News of therapy layoffs swept through the skilled nursing industry in the weeks after the implementation of the Patient-Driven Payment Model (PDPM), and a new poll from Skilled Nursing News finds that more than 40% of operators and therapy vendors have made some kind of staffing reductions post-October 1.
A little more than 43% of respondents reported that their firms laid off therapists in the immediate wake of the new Medicare payment model, compared to nearly 57% that did not change their staffing levels.
Among those providers and therapy vendors that reduced staff, a plurality — 46.5% — reported that layoffs affected 20% of their workforce or less, with an additional 39.5% instituting headcount cuts of between 21% to 40%.
Reductions in therapist positions have been one of the immediate byproducts of the new reimbursement system, which the Centers for Medicare & Medicaid Services (CMS) explicitly designed as a way to combat potentially unnecessary therapy interventions. By linking Medicare payments more closely with resident acuity — instead of just the volume of minutes — the federal government intends for residents to receive more individually tailored care with a lower possibility of profit-driven therapy provision.
The question of whether providers had been artificially boosting therapy minutes to cash in on Medicare reimbursements had plagued the industry for some time, with stories in the New York Times and Wall Street Journal probing the potential connection between financial considerations and inappropriate care plans. (For its part, the Times this past week published a piece that raised concerns over the opposite effect — patients not receiving enough therapy now that minutes no longer equal dollars — happening under PDPM.)
Whatever CMS and the industry expected in the lead-up to the new model, news of layoffs came swiftly after PDPM’s October 1 implementation: Industry giant Genesis HealthCare (NYSE: GEN) cut its therapy staff by 585 jobs, or about 6% of its overall therapist workforce, right from the start of PDPM, while anecdotal reports of job losses and hour cuts continue to flow into SNN’s inboxes from therapists across the country.

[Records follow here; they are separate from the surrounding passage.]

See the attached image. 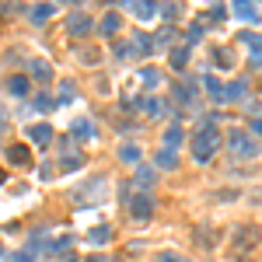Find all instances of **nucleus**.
I'll return each mask as SVG.
<instances>
[{
    "instance_id": "31",
    "label": "nucleus",
    "mask_w": 262,
    "mask_h": 262,
    "mask_svg": "<svg viewBox=\"0 0 262 262\" xmlns=\"http://www.w3.org/2000/svg\"><path fill=\"white\" fill-rule=\"evenodd\" d=\"M175 14H179V7H171V4H168V7H161V18H175Z\"/></svg>"
},
{
    "instance_id": "4",
    "label": "nucleus",
    "mask_w": 262,
    "mask_h": 262,
    "mask_svg": "<svg viewBox=\"0 0 262 262\" xmlns=\"http://www.w3.org/2000/svg\"><path fill=\"white\" fill-rule=\"evenodd\" d=\"M25 136H28V140H35L39 147H49V143H53V126H42V123H39V126H28Z\"/></svg>"
},
{
    "instance_id": "1",
    "label": "nucleus",
    "mask_w": 262,
    "mask_h": 262,
    "mask_svg": "<svg viewBox=\"0 0 262 262\" xmlns=\"http://www.w3.org/2000/svg\"><path fill=\"white\" fill-rule=\"evenodd\" d=\"M217 147H220V133L206 123V126H203V130L193 136V157H196V161H210Z\"/></svg>"
},
{
    "instance_id": "9",
    "label": "nucleus",
    "mask_w": 262,
    "mask_h": 262,
    "mask_svg": "<svg viewBox=\"0 0 262 262\" xmlns=\"http://www.w3.org/2000/svg\"><path fill=\"white\" fill-rule=\"evenodd\" d=\"M63 168L66 171H73V168H80V161H84V157H80V150H73V147H70V143H63Z\"/></svg>"
},
{
    "instance_id": "19",
    "label": "nucleus",
    "mask_w": 262,
    "mask_h": 262,
    "mask_svg": "<svg viewBox=\"0 0 262 262\" xmlns=\"http://www.w3.org/2000/svg\"><path fill=\"white\" fill-rule=\"evenodd\" d=\"M133 14H136L140 21H147V18H154V14H157V7H150V4H133Z\"/></svg>"
},
{
    "instance_id": "33",
    "label": "nucleus",
    "mask_w": 262,
    "mask_h": 262,
    "mask_svg": "<svg viewBox=\"0 0 262 262\" xmlns=\"http://www.w3.org/2000/svg\"><path fill=\"white\" fill-rule=\"evenodd\" d=\"M4 182H7V175H4V168H0V186H4Z\"/></svg>"
},
{
    "instance_id": "34",
    "label": "nucleus",
    "mask_w": 262,
    "mask_h": 262,
    "mask_svg": "<svg viewBox=\"0 0 262 262\" xmlns=\"http://www.w3.org/2000/svg\"><path fill=\"white\" fill-rule=\"evenodd\" d=\"M88 262H105V259H98V255H91V259H88Z\"/></svg>"
},
{
    "instance_id": "27",
    "label": "nucleus",
    "mask_w": 262,
    "mask_h": 262,
    "mask_svg": "<svg viewBox=\"0 0 262 262\" xmlns=\"http://www.w3.org/2000/svg\"><path fill=\"white\" fill-rule=\"evenodd\" d=\"M238 14H241V18H252V21H255V7H248V4H238Z\"/></svg>"
},
{
    "instance_id": "8",
    "label": "nucleus",
    "mask_w": 262,
    "mask_h": 262,
    "mask_svg": "<svg viewBox=\"0 0 262 262\" xmlns=\"http://www.w3.org/2000/svg\"><path fill=\"white\" fill-rule=\"evenodd\" d=\"M28 70H32V77H39V80H53V66L42 63V60H28Z\"/></svg>"
},
{
    "instance_id": "18",
    "label": "nucleus",
    "mask_w": 262,
    "mask_h": 262,
    "mask_svg": "<svg viewBox=\"0 0 262 262\" xmlns=\"http://www.w3.org/2000/svg\"><path fill=\"white\" fill-rule=\"evenodd\" d=\"M154 179H157V175H154V168H136V182H140L143 189H150V186H154Z\"/></svg>"
},
{
    "instance_id": "13",
    "label": "nucleus",
    "mask_w": 262,
    "mask_h": 262,
    "mask_svg": "<svg viewBox=\"0 0 262 262\" xmlns=\"http://www.w3.org/2000/svg\"><path fill=\"white\" fill-rule=\"evenodd\" d=\"M245 88H248L245 80H234V84H227V88H224V102H238V98L245 95Z\"/></svg>"
},
{
    "instance_id": "21",
    "label": "nucleus",
    "mask_w": 262,
    "mask_h": 262,
    "mask_svg": "<svg viewBox=\"0 0 262 262\" xmlns=\"http://www.w3.org/2000/svg\"><path fill=\"white\" fill-rule=\"evenodd\" d=\"M133 49H140V53H150V39H147L143 32H136V35H133Z\"/></svg>"
},
{
    "instance_id": "26",
    "label": "nucleus",
    "mask_w": 262,
    "mask_h": 262,
    "mask_svg": "<svg viewBox=\"0 0 262 262\" xmlns=\"http://www.w3.org/2000/svg\"><path fill=\"white\" fill-rule=\"evenodd\" d=\"M70 245H73V238H60V241H56V245H49V248H53V252H66Z\"/></svg>"
},
{
    "instance_id": "20",
    "label": "nucleus",
    "mask_w": 262,
    "mask_h": 262,
    "mask_svg": "<svg viewBox=\"0 0 262 262\" xmlns=\"http://www.w3.org/2000/svg\"><path fill=\"white\" fill-rule=\"evenodd\" d=\"M88 238H91V241H95V245H105V241H109V238H112V231H109V227H95V231H91V234H88Z\"/></svg>"
},
{
    "instance_id": "32",
    "label": "nucleus",
    "mask_w": 262,
    "mask_h": 262,
    "mask_svg": "<svg viewBox=\"0 0 262 262\" xmlns=\"http://www.w3.org/2000/svg\"><path fill=\"white\" fill-rule=\"evenodd\" d=\"M130 53H133V46H119V49H116V56H119V60H126Z\"/></svg>"
},
{
    "instance_id": "22",
    "label": "nucleus",
    "mask_w": 262,
    "mask_h": 262,
    "mask_svg": "<svg viewBox=\"0 0 262 262\" xmlns=\"http://www.w3.org/2000/svg\"><path fill=\"white\" fill-rule=\"evenodd\" d=\"M140 109H143L147 116H157V112H161V102H157V98H143V102H140Z\"/></svg>"
},
{
    "instance_id": "10",
    "label": "nucleus",
    "mask_w": 262,
    "mask_h": 262,
    "mask_svg": "<svg viewBox=\"0 0 262 262\" xmlns=\"http://www.w3.org/2000/svg\"><path fill=\"white\" fill-rule=\"evenodd\" d=\"M53 14H56V4H42V7H32V11H28L32 21H46V18H53Z\"/></svg>"
},
{
    "instance_id": "12",
    "label": "nucleus",
    "mask_w": 262,
    "mask_h": 262,
    "mask_svg": "<svg viewBox=\"0 0 262 262\" xmlns=\"http://www.w3.org/2000/svg\"><path fill=\"white\" fill-rule=\"evenodd\" d=\"M203 84H206V91H210L213 102H224V84H220L217 77H203Z\"/></svg>"
},
{
    "instance_id": "23",
    "label": "nucleus",
    "mask_w": 262,
    "mask_h": 262,
    "mask_svg": "<svg viewBox=\"0 0 262 262\" xmlns=\"http://www.w3.org/2000/svg\"><path fill=\"white\" fill-rule=\"evenodd\" d=\"M91 123H88V119H77V123H73V136H91Z\"/></svg>"
},
{
    "instance_id": "28",
    "label": "nucleus",
    "mask_w": 262,
    "mask_h": 262,
    "mask_svg": "<svg viewBox=\"0 0 262 262\" xmlns=\"http://www.w3.org/2000/svg\"><path fill=\"white\" fill-rule=\"evenodd\" d=\"M157 262H189V259H182V255H175V252H164V255H157Z\"/></svg>"
},
{
    "instance_id": "11",
    "label": "nucleus",
    "mask_w": 262,
    "mask_h": 262,
    "mask_svg": "<svg viewBox=\"0 0 262 262\" xmlns=\"http://www.w3.org/2000/svg\"><path fill=\"white\" fill-rule=\"evenodd\" d=\"M28 88H32V84H28V77H21V73L7 80V91H11V95H28Z\"/></svg>"
},
{
    "instance_id": "24",
    "label": "nucleus",
    "mask_w": 262,
    "mask_h": 262,
    "mask_svg": "<svg viewBox=\"0 0 262 262\" xmlns=\"http://www.w3.org/2000/svg\"><path fill=\"white\" fill-rule=\"evenodd\" d=\"M140 80H143V84H150V88H154V84H157V80H161V73H157V70H150V66H147V70H140Z\"/></svg>"
},
{
    "instance_id": "25",
    "label": "nucleus",
    "mask_w": 262,
    "mask_h": 262,
    "mask_svg": "<svg viewBox=\"0 0 262 262\" xmlns=\"http://www.w3.org/2000/svg\"><path fill=\"white\" fill-rule=\"evenodd\" d=\"M171 66H175V70H186V49H175V53H171Z\"/></svg>"
},
{
    "instance_id": "14",
    "label": "nucleus",
    "mask_w": 262,
    "mask_h": 262,
    "mask_svg": "<svg viewBox=\"0 0 262 262\" xmlns=\"http://www.w3.org/2000/svg\"><path fill=\"white\" fill-rule=\"evenodd\" d=\"M157 168H168V171H175V168H179V157H175V150H164V147H161V154H157Z\"/></svg>"
},
{
    "instance_id": "29",
    "label": "nucleus",
    "mask_w": 262,
    "mask_h": 262,
    "mask_svg": "<svg viewBox=\"0 0 262 262\" xmlns=\"http://www.w3.org/2000/svg\"><path fill=\"white\" fill-rule=\"evenodd\" d=\"M84 63L95 66V63H98V53H95V49H84Z\"/></svg>"
},
{
    "instance_id": "6",
    "label": "nucleus",
    "mask_w": 262,
    "mask_h": 262,
    "mask_svg": "<svg viewBox=\"0 0 262 262\" xmlns=\"http://www.w3.org/2000/svg\"><path fill=\"white\" fill-rule=\"evenodd\" d=\"M7 157H11L14 164H25V168L32 164V154H28V147H21V143H11V147H7Z\"/></svg>"
},
{
    "instance_id": "16",
    "label": "nucleus",
    "mask_w": 262,
    "mask_h": 262,
    "mask_svg": "<svg viewBox=\"0 0 262 262\" xmlns=\"http://www.w3.org/2000/svg\"><path fill=\"white\" fill-rule=\"evenodd\" d=\"M175 98H179L182 105H193V98H196V88H189V84H175Z\"/></svg>"
},
{
    "instance_id": "7",
    "label": "nucleus",
    "mask_w": 262,
    "mask_h": 262,
    "mask_svg": "<svg viewBox=\"0 0 262 262\" xmlns=\"http://www.w3.org/2000/svg\"><path fill=\"white\" fill-rule=\"evenodd\" d=\"M161 143H164V150H175V147L182 143V126H179V123H171V126L164 130V140H161Z\"/></svg>"
},
{
    "instance_id": "2",
    "label": "nucleus",
    "mask_w": 262,
    "mask_h": 262,
    "mask_svg": "<svg viewBox=\"0 0 262 262\" xmlns=\"http://www.w3.org/2000/svg\"><path fill=\"white\" fill-rule=\"evenodd\" d=\"M130 213L136 217V220H147L150 213H154V203H150V196H133V203H130Z\"/></svg>"
},
{
    "instance_id": "5",
    "label": "nucleus",
    "mask_w": 262,
    "mask_h": 262,
    "mask_svg": "<svg viewBox=\"0 0 262 262\" xmlns=\"http://www.w3.org/2000/svg\"><path fill=\"white\" fill-rule=\"evenodd\" d=\"M66 28H70V35H88L91 32V18L88 14H70V21H66Z\"/></svg>"
},
{
    "instance_id": "35",
    "label": "nucleus",
    "mask_w": 262,
    "mask_h": 262,
    "mask_svg": "<svg viewBox=\"0 0 262 262\" xmlns=\"http://www.w3.org/2000/svg\"><path fill=\"white\" fill-rule=\"evenodd\" d=\"M66 262H77V259H66Z\"/></svg>"
},
{
    "instance_id": "3",
    "label": "nucleus",
    "mask_w": 262,
    "mask_h": 262,
    "mask_svg": "<svg viewBox=\"0 0 262 262\" xmlns=\"http://www.w3.org/2000/svg\"><path fill=\"white\" fill-rule=\"evenodd\" d=\"M231 147H234V154H241V157H245V154H248V157L255 154V140H248L241 130L231 133Z\"/></svg>"
},
{
    "instance_id": "30",
    "label": "nucleus",
    "mask_w": 262,
    "mask_h": 262,
    "mask_svg": "<svg viewBox=\"0 0 262 262\" xmlns=\"http://www.w3.org/2000/svg\"><path fill=\"white\" fill-rule=\"evenodd\" d=\"M7 262H32L28 252H18V255H7Z\"/></svg>"
},
{
    "instance_id": "15",
    "label": "nucleus",
    "mask_w": 262,
    "mask_h": 262,
    "mask_svg": "<svg viewBox=\"0 0 262 262\" xmlns=\"http://www.w3.org/2000/svg\"><path fill=\"white\" fill-rule=\"evenodd\" d=\"M119 25H123V21H119V14H105V18H102V35H116V32H119Z\"/></svg>"
},
{
    "instance_id": "17",
    "label": "nucleus",
    "mask_w": 262,
    "mask_h": 262,
    "mask_svg": "<svg viewBox=\"0 0 262 262\" xmlns=\"http://www.w3.org/2000/svg\"><path fill=\"white\" fill-rule=\"evenodd\" d=\"M119 157H123L126 164H136V161H140V147H133V143H123V147H119Z\"/></svg>"
}]
</instances>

Simply reducing headcount is just one lever that providers can pull to adapt to the new system. More than half of respondents, or about 53%, said they had switched some therapy staff to PRN status, a term that refers to as-needed labor as opposed to steady hours.
As with layoffs, the PRN shifts were concentrated in the 20% or less range, with only 17% of respondents saying that they had moved between 41% and 60% of workers to the status — and just under 6% converting between 61% and 80% to PRN.
Finally, SNN asked respondents about their use of group and concurrent therapy — modalities that many operators have touted as a way to both reduce costs and improve resident outcomes, primarily through the purported social benefits of conducting therapy with peers. Genesis, for example, estimates that the combination of group-therapy boosts and headcount cuts will save the company $30 million per year going forward.
“We did some research studies and found that appropriate use of group and concurrent therapy can actually be at least equal — if not better, or more efficacious — than one-on-one therapy in certain cases,” Genesis CEO George Hager said last month.
A full 75% of respondents told SNN that their companies had increased the use of such services since October 1, which under the new model cannot account for more than 25% of each resident’s overall therapy plan. So far, at least according to SNN readers, the exact proportions seem to be settling within the up-to-20% range.
SNN limited the poll, conducted via voluntary responses to a set of questions hosted on SurveyMonkey and promoted several times on our website and in our morning newsletters, to operators of nursing homes and third-party therapy providers. The poll was open from October 29 to November 24.
In all, we collected responses from 111 users who self-identified as operators, though individual questions had lower engagement — ranging from 104 to 24 respondents. SNN acknowledges that the poll was not scientific; we instead intend to provide a snapshot of early sentiment and strategy at a critical time in the skilled nursing industry.